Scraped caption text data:
BEGIN
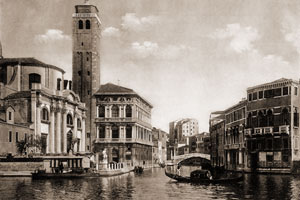 Canale di Cannaregio e Chiesa di S. Geremia. , 1910
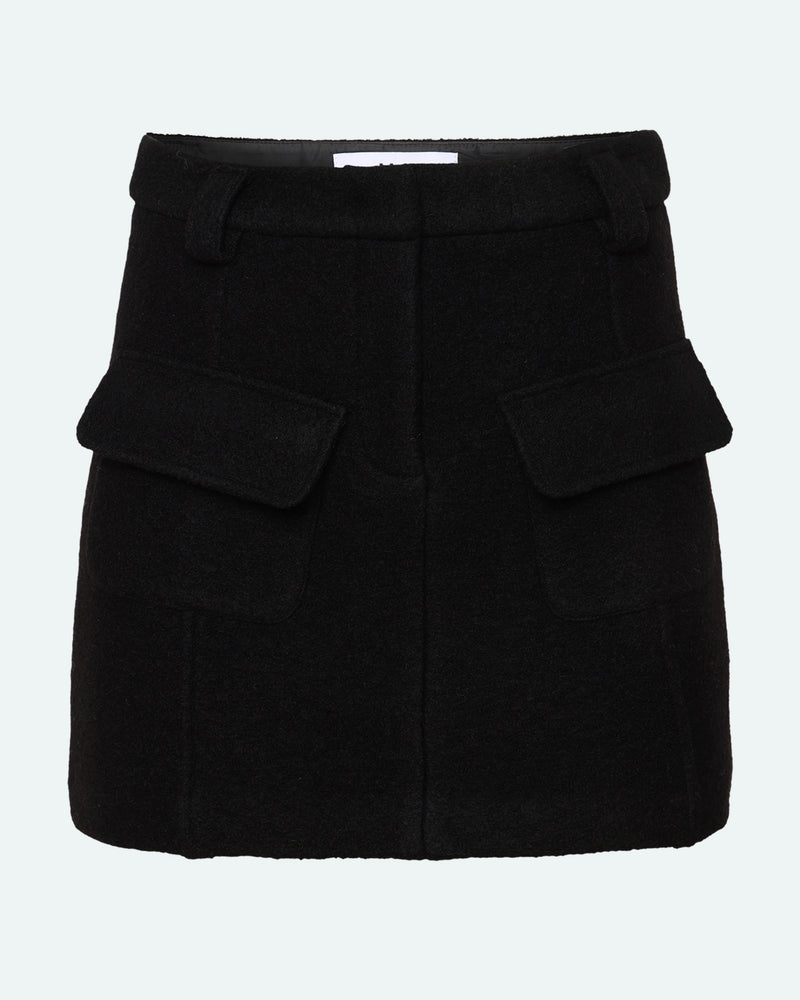 minimum female Jillana 3827 Short Skirt 999 Black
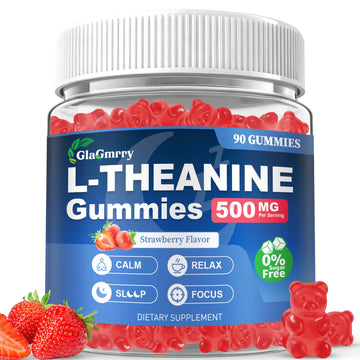 GlaGmrry 90 Count | L Theanine Gummies, L Theanine Supplement for Adults & Kids, w/Ashwagandha, Magnesium, GABA & 5-HTP, Sugar Free Liposomal Formula for Calm Relax zzZ M♡♡d & Focus, Vegan GlaGmrry Au supplements
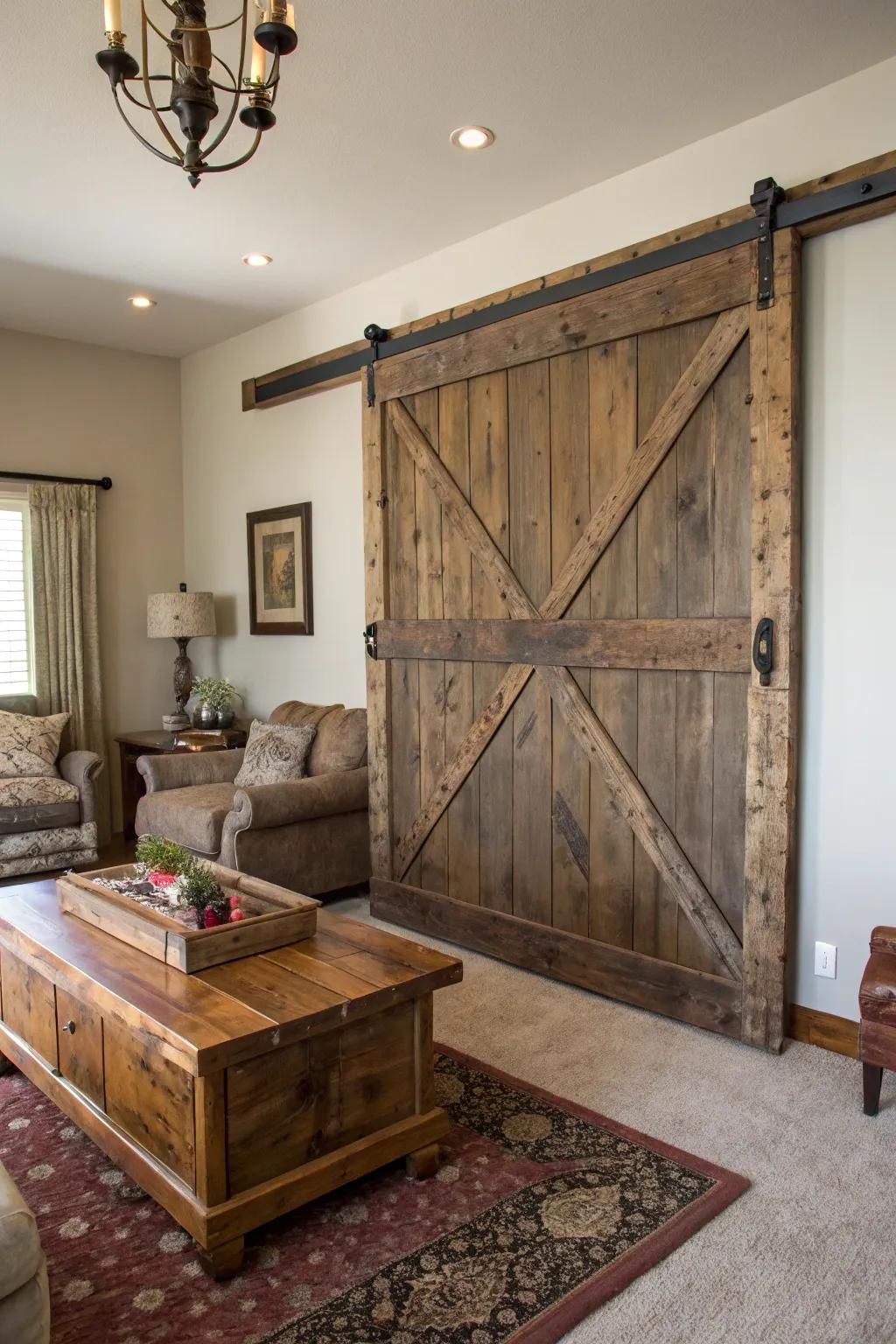 Stable doors introduce homespun charm to any wall.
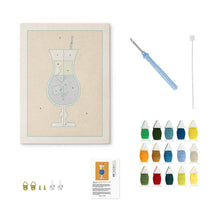 Load image into Gallery viewer, Punch Needle Kit with frame - Cocktail 2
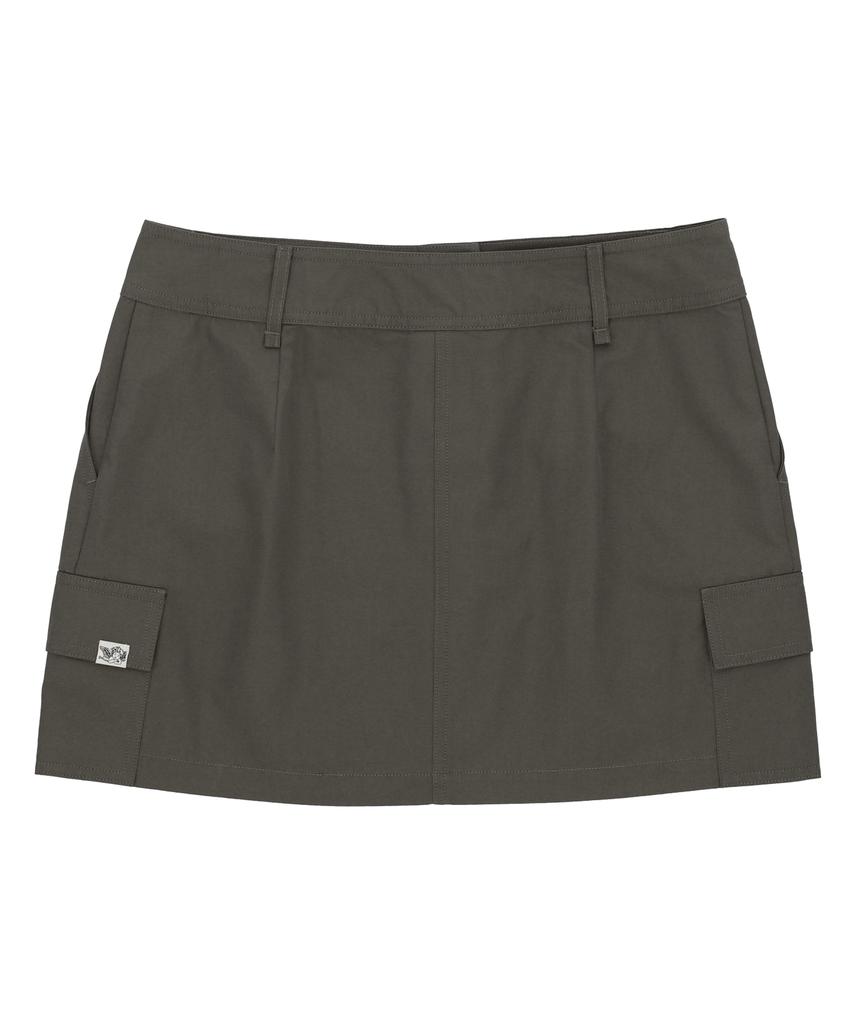 Deliscent Two-Pocket Low Mini Skirt [Charcoal]
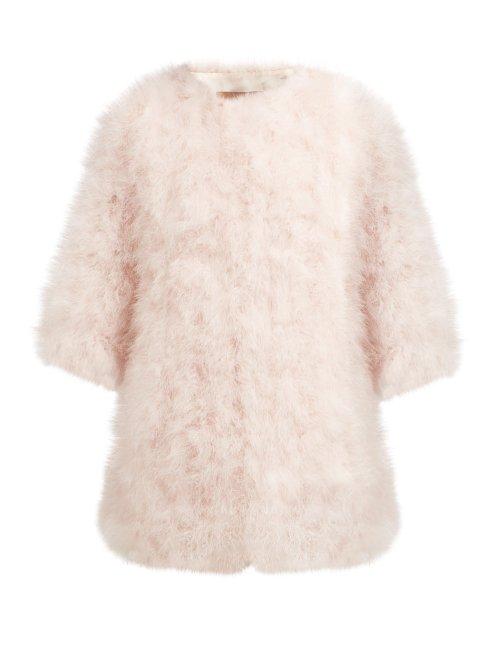 Matchesfashion.com Yves Salomon - Feather Jacket - Womens - Light Pink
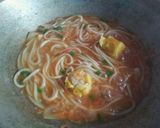 Foto langkah ke 6 dari resep Spaghetti rebus bumbu sambal tomat pedas.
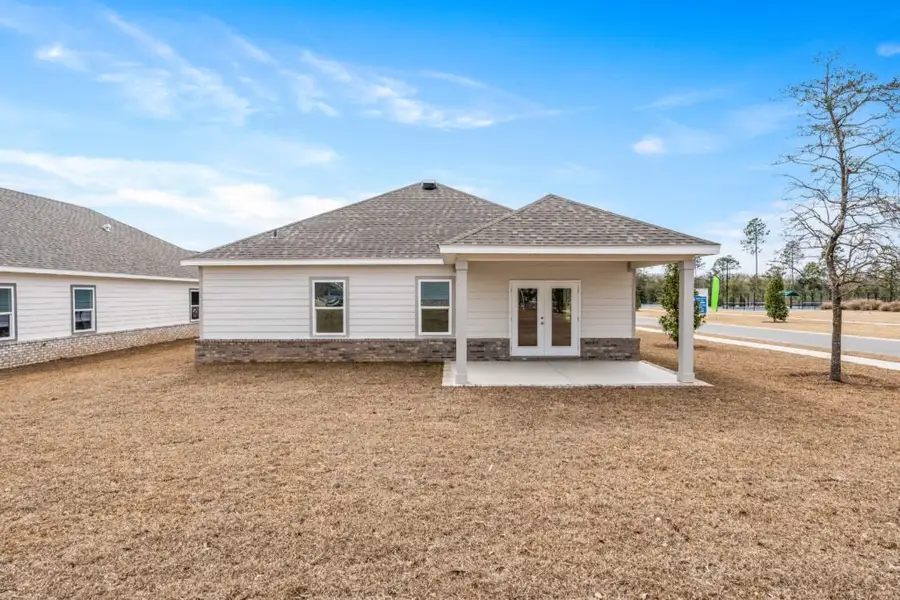 Exterior details and patio area of a home in Natureview, Freeport (Image 4).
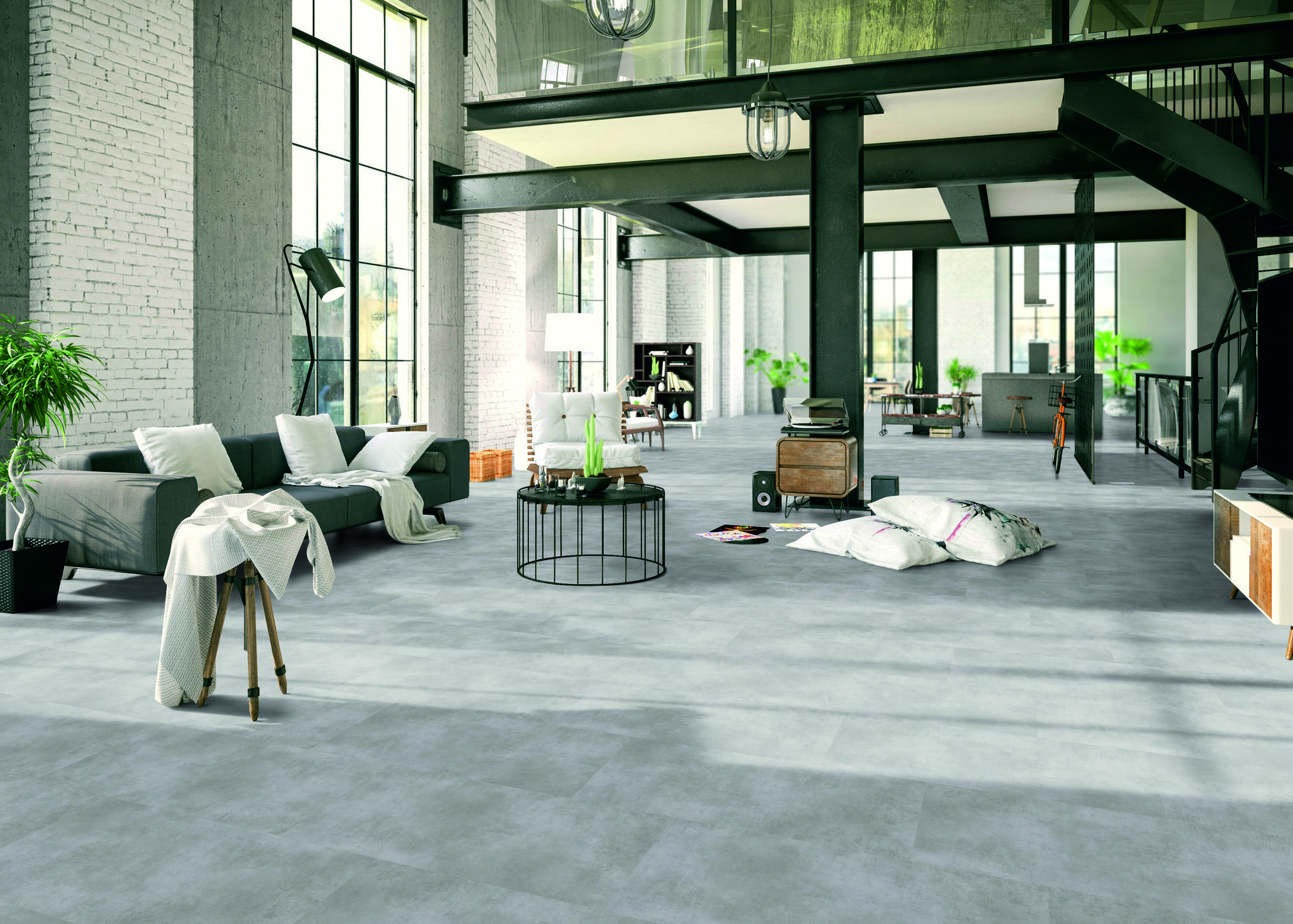 Vinyl Designboden Planke »Nuance« Duck Egg Blue 25-05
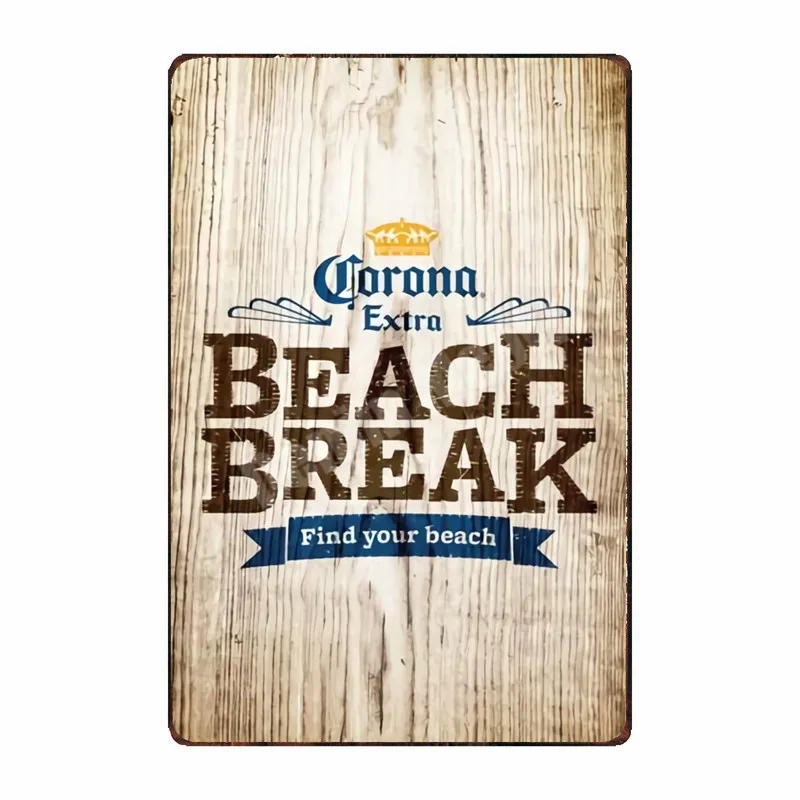 Corona Экстра винтажная металлическая жестяная вывеска Абсолют Дарт живопись виски тарелка ретро стена Паб Бар домашний декор пивная Настенная Наклейка MN118 - Цвет: D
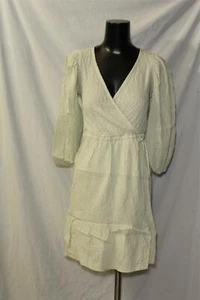 & Other Stories Women's Shirred Mini Wrap Dress AB3 Mint Green Size US:0 NWT - Picture 1 of 6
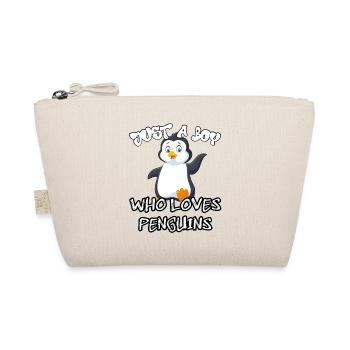 Juste un garçon qui aime les pingouins - Trousse biologique - nature - Devant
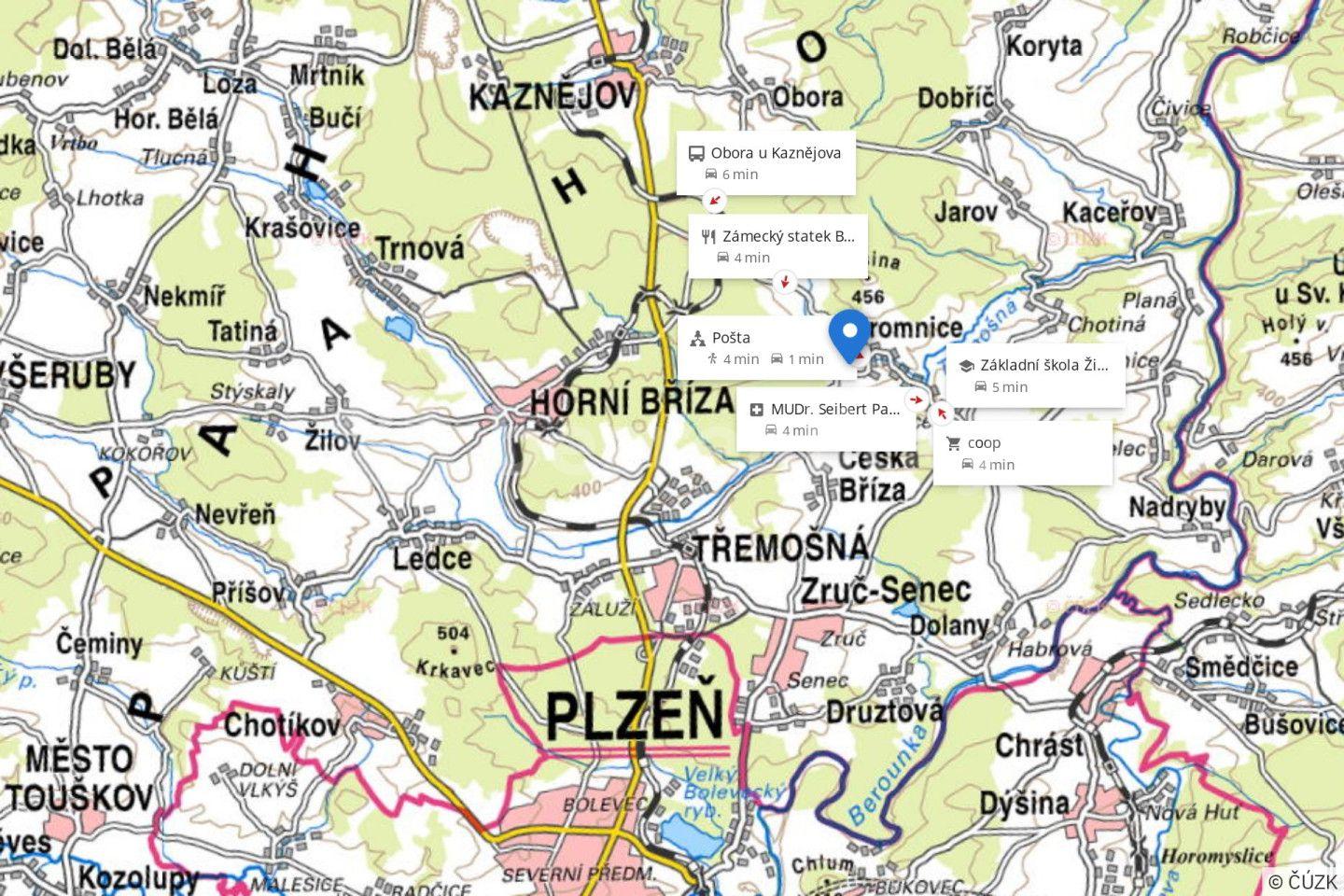 Predaj pozemku 1.189 m², Hromnice, Plzeňský kraj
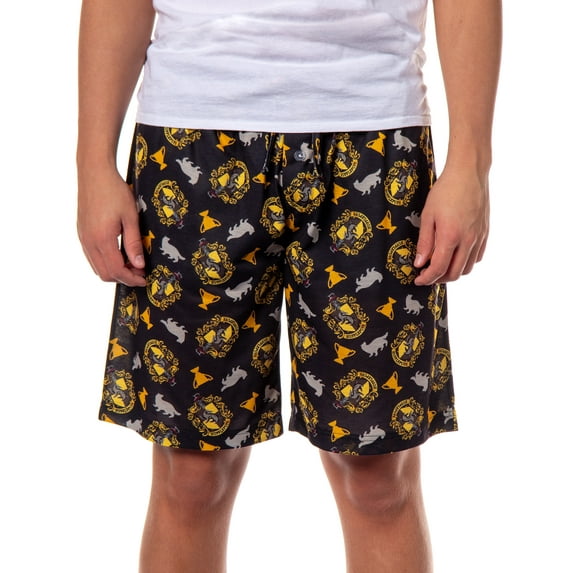 Harry Potter Pajamas Hogwarts House Crest PJ Sleep Lounge Pajama Shorts - Slytherin, Ravenclaw, Gryffindor, Hufflepuff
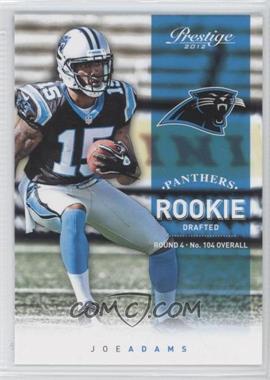 2012 Playoff Prestige - [Base] #282 - Rookie - Joe Adams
END
» Work item
Please reproduce every entry above exactly, but leave out the pictures.

» Exercise answer
 Canale di Cannaregio e Chiesa di S. Geremia. , 1910
 minimum female Jillana 3827 Short Skirt 999 Black
 GlaGmrry 90 Count | L Theanine Gummies, L Theanine Supplement for Adults & Kids, w/Ashwagandha, Magnesium, GABA & 5-HTP, Sugar Free Liposomal Formula for Calm Relax zzZ M♡♡d & Focus, Vegan GlaGmrry Au supplements
 Stable doors introduce homespun charm to any wall.
 Load image into Gallery viewer, Punch Needle Kit with frame - Cocktail 2
 Deliscent Two-Pocket Low Mini Skirt [Charcoal]
 Matchesfashion.com Yves Salomon - Feather Jacket - Womens - Light Pink
 Foto langkah ke 6 dari resep Spaghetti rebus bumbu sambal tomat pedas.
 Exterior details and patio area of a home in Natureview, Freeport (Image 4).
 Vinyl Designboden Planke »Nuance« Duck Egg Blue 25-05
 Corona Экстра винтажная металлическая жестяная вывеска Абсолют Дарт живопись виски тарелка ретро стена Паб Бар домашний декор пивная Настенная Наклейка MN118 - Цвет: D
 & Other Stories Women's Shirred Mini Wrap Dress AB3 Mint Green Size US:0 NWT - Picture 1 of 6
 Juste un garçon qui aime les pingouins - Trousse biologique - nature - Devant
 Predaj pozemku 1.189 m², Hromnice, Plzeňský kraj
 Harry Potter Pajamas Hogwarts House Crest PJ Sleep Lounge Pajama Shorts - Slytherin, Ravenclaw, Gryffindor, Hufflepuff
 2012 Playoff Prestige - [Base] #282 - Rookie - Joe Adams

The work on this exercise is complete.